Begin DATA SHOWN

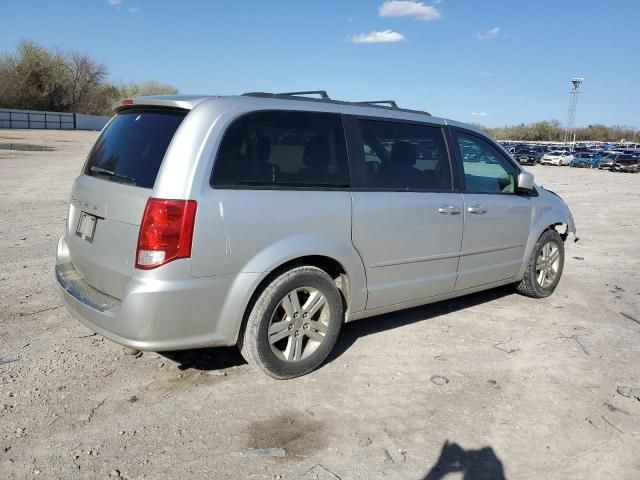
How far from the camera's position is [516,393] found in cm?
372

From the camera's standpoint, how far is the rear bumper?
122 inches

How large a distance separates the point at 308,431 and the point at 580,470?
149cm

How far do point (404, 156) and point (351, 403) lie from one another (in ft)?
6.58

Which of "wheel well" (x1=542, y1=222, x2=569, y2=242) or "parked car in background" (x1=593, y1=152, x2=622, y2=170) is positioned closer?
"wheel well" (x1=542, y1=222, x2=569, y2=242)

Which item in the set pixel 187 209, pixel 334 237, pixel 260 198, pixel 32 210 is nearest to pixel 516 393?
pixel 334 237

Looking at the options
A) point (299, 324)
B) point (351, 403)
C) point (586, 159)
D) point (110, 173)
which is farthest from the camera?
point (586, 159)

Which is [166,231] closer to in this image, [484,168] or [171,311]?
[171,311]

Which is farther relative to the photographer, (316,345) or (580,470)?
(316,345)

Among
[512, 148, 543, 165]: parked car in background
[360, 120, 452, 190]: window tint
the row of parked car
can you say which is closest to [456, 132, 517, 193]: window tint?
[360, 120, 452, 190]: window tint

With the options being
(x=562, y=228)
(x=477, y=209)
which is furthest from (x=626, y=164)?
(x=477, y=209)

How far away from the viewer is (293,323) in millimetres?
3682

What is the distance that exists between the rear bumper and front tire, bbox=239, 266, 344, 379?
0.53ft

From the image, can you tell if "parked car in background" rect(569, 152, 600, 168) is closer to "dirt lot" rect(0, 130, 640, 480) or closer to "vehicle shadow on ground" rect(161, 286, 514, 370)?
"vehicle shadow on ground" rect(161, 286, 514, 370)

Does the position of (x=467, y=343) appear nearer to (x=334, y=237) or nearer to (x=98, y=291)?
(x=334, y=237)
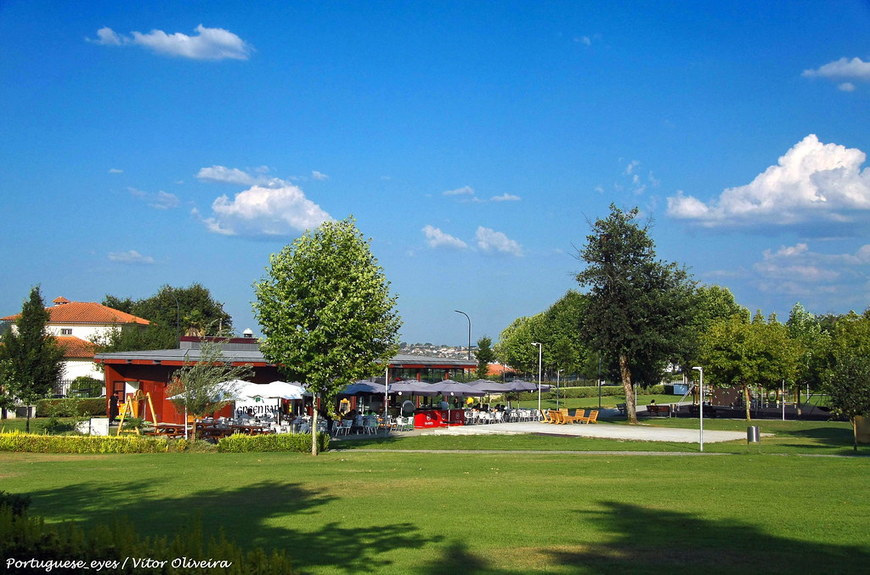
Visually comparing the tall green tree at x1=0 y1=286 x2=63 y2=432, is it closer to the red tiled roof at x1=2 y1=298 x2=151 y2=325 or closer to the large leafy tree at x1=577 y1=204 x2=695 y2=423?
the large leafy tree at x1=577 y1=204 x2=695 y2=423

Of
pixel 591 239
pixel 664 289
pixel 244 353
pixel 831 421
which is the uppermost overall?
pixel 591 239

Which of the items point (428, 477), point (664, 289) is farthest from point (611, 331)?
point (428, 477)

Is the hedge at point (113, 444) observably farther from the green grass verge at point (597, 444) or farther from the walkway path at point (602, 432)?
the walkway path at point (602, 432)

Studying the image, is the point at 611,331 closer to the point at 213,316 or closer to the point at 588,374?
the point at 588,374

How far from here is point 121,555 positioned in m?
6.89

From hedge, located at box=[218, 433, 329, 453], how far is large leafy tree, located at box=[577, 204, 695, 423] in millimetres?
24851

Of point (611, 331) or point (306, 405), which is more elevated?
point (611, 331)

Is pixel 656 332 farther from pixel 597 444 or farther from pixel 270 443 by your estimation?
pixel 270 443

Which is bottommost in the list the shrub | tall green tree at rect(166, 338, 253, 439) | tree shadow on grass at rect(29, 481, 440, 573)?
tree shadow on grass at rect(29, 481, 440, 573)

End DATA SHOWN

Could you copy every line above word for word, leaving out the pictures?

FULL SOLUTION |
How far from the camera's position is [516,393] found in cm?
372

From the camera's standpoint, how far is the rear bumper?
122 inches

How large a distance separates the point at 308,431 and the point at 580,470?
149cm

How far do point (404, 156) and point (351, 403) lie from one another (in ft)?
6.58

Which of "wheel well" (x1=542, y1=222, x2=569, y2=242) or "parked car in background" (x1=593, y1=152, x2=622, y2=170) is positioned closer?
"wheel well" (x1=542, y1=222, x2=569, y2=242)

Which item in the set pixel 187 209, pixel 334 237, pixel 260 198, pixel 32 210 is nearest to pixel 516 393?
pixel 334 237

Looking at the options
A) point (299, 324)
B) point (351, 403)
C) point (586, 159)
D) point (110, 173)
which is farthest from the camera?
point (586, 159)

Which is [166,231] closer to in this image, [484,168] or [171,311]?
[171,311]

Which is farther relative to the photographer, (316,345) or (580,470)?
(316,345)

Among
[512, 148, 543, 165]: parked car in background
[360, 120, 452, 190]: window tint
the row of parked car
can you say which is closest to [456, 132, 517, 193]: window tint?
[360, 120, 452, 190]: window tint

With the options being
(x=562, y=228)
(x=477, y=209)
which is furthest from (x=626, y=164)?
(x=477, y=209)

How far away from the viewer is (293,323) in millimetres?
3682

What is the distance that exists between the rear bumper and front tire, bbox=239, 266, 344, 379?
0.53ft

From the image, can you tell if "parked car in background" rect(569, 152, 600, 168) is closer to "dirt lot" rect(0, 130, 640, 480) or closer to "vehicle shadow on ground" rect(161, 286, 514, 370)?
"vehicle shadow on ground" rect(161, 286, 514, 370)

Does the position of (x=467, y=343) appear nearer to (x=334, y=237) or nearer to (x=98, y=291)?
(x=334, y=237)
Visually comparing the tall green tree at x1=0 y1=286 x2=63 y2=432, is it closer to the red tiled roof at x1=2 y1=298 x2=151 y2=325 or closer to the large leafy tree at x1=577 y1=204 x2=695 y2=423?
the large leafy tree at x1=577 y1=204 x2=695 y2=423

Of
pixel 591 239
pixel 664 289
pixel 244 353
pixel 831 421
which is the uppermost overall?
pixel 591 239

Which of the items point (428, 477), point (664, 289) is farthest from point (611, 331)?
point (428, 477)

Is the hedge at point (113, 444) observably farther from the green grass verge at point (597, 444) or farther from the walkway path at point (602, 432)?
the walkway path at point (602, 432)

Studying the image, is the point at 611,331 closer to the point at 213,316 or closer to the point at 588,374?
the point at 588,374

How far from here is point 121,555 positioned in m?
6.89

From hedge, located at box=[218, 433, 329, 453], how far is large leafy tree, located at box=[577, 204, 695, 423] in millimetres?
24851

Of point (611, 331) or point (306, 405), which is more elevated?
point (611, 331)

Is pixel 656 332 farther from pixel 597 444 or farther from pixel 270 443 by your estimation?
pixel 270 443

Which is bottommost in the list the shrub | tall green tree at rect(166, 338, 253, 439) | tree shadow on grass at rect(29, 481, 440, 573)?
tree shadow on grass at rect(29, 481, 440, 573)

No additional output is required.